— Begin —

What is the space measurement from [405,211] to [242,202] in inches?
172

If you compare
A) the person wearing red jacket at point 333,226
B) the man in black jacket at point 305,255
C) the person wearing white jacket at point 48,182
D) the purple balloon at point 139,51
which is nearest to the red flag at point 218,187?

— End —

WHAT YOU NEED TO DO
Count the lines in the records above that contain the string "person", treating uppercase and lowercase letters as distinct. Give only the number.

REPLY TO THE TASK
2